ИСХОДНЫЙ ОТРЫВОК
● ● ● ● ● ● ●

Вторая сильно напоминала «махновскую» армию. «Виллисты» не имели никакой программы. Их лозунгом было «бей помещиков и врагов революции», но они не разбирались, кто действительно враг революции. Их начальник Вилли и его «генералы», захватывая помещичьи имения, часто делили их между собой и сами становились помещиками. Они не считали грехом «разбогатеть на революции». Но все-таки эти армии свалили военную диктатуру, и Сапата с Виллем заняли столицу Мексиканского государства. Тут еще раз выяснилась возможность организовать чисто крестьянскую власть. Постояв недолго в столице, Сапата и Вилля вернулись в свои места. Мексика оказалась без правительства. Этим воспользовались либеральные мексиканские помещики и интеллигенция и, организовав свое «революционное правительство», сделали президентом Мексики хитрого помещика Венустиана Карранцу, агенты которого в 1919 году убили Сапату…[87]

В Китае во время первой революции началось сильное крестьянское движение, перешедшее в некоторых местах в вооруженную борьбу. Крестьянские отряды, образовавшиеся стихийно, без всякой связи с городом, без ясно выраженной политической программы, делали нападения на войска, купцов правительственных чиновников и т. п., применяли засады, внезапные нападения, разрушали железнодорожное полотно телеграфные линии, жгли города, села, но, предоставленные самим себе, не могли добиться успеха. Республика Юаншикая не разрешила аграрных вопросов, и вторая революция усилила крестьянское повстанчество (хунхузничество). Особенно оно развилось в провинции Хэнань, где начиная с 1912 года выделился партизан Бай-Лань — «Белый волк»[88]. Его отряд, вначале не превышавший 20–30 человек, впоследствии достиг 25 000–30 000 человек. Всю свою деятельность он направил на месть насильникам крестьянства-помещикам, купцам и главным образом правительственным чиновникам. А так как последние обыкновенно жили в городах, откуда наезжали в села для сбора налогов и долгов, арестов и усмирений, Бай-Лань, естественно, направил свою ненависть против городов, служивших к тому же магнитом для озлобленного и обездоленного крестьянства своими купеческими лавками, товарными складами и правительственными канцеляриями. Бай-Лань никогда и нигде не учреждал своей власти, не предлагал крестьянам приступать к организации особых партизанских отрядов или революционных комитетов для планомерной борьбы с врагами. Крестьянская стихия, вызванная к действию ненавистью к насильникам и грабителям, не видела иной цели движения, кроме мести и разгрома.

Ввиду того, что правительственные войска в это время были заняты борьбой со второй революцией на юге, в долине реки Янцзы, в районе Пекина и др., Бай-Ланю не трудно было, выступить со своими партизанами в провинции Хэнань.

При всех нападениях на города Бай-Лань первым долгом сжигал правительственные учреждения (я-мынь), уничтожал все правительственные документы, в особенности долговые крестьянские обязательства, поджигал лавки купцов, забирая в них серебро и все то, что ему было нужно (остальное забирало население), обезоруживал полицию и войска, активных из них убивал, отбирал у купцов и чиновников имущество и в большинстве случаев убивал их и их семьи, а затем уходил из города, даже если его не тревожили правительственные войска.

● ● ● ● ● ● ●

ИСХОДНЫЕ ДАННЫЕ
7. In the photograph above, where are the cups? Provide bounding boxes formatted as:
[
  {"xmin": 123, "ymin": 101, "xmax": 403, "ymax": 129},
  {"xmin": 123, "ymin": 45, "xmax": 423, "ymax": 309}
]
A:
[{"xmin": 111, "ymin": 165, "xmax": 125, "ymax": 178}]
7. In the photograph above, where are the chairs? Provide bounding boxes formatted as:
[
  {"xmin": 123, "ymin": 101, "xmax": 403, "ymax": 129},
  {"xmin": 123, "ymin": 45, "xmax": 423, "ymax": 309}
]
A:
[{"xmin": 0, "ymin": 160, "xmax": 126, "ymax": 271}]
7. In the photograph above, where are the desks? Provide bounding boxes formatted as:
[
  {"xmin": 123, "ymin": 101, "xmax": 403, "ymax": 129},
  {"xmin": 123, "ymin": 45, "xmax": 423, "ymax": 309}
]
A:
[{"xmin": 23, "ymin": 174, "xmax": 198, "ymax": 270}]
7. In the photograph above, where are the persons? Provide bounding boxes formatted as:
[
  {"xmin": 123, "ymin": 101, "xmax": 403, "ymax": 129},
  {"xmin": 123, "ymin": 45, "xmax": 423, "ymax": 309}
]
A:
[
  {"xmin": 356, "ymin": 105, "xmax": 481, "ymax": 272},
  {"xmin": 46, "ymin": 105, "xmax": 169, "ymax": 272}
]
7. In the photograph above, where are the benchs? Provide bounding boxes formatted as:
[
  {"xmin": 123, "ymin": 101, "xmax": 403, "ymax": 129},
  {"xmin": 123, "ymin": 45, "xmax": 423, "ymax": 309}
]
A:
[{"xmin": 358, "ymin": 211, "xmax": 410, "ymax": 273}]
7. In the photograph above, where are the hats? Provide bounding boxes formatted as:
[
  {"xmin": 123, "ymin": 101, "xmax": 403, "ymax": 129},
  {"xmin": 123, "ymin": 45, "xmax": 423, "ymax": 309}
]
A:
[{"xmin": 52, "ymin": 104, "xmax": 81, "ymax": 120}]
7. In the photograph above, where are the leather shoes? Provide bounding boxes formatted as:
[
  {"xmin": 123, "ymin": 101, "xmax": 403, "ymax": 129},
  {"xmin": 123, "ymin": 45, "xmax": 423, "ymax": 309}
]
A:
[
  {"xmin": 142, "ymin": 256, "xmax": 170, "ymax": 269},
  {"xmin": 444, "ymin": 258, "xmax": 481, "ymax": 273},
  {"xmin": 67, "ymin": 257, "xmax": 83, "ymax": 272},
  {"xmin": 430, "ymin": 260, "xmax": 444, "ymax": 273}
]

● ● ● ● ● ● ●

ЗАДАНИЕ
Воспроизведите дословно часть отрывка о крестьянских восстаниях: всё от «Ввиду того, что» вниз до «в провинции Хэнань.».

РЕШЕНИЕ
Ввиду того, что правительственные войска в это время были заняты борьбой со второй революцией на юге, в долине реки Янцзы, в районе Пекина и др., Бай-Ланю не трудно было, выступить со своими партизанами в провинции Хэнань.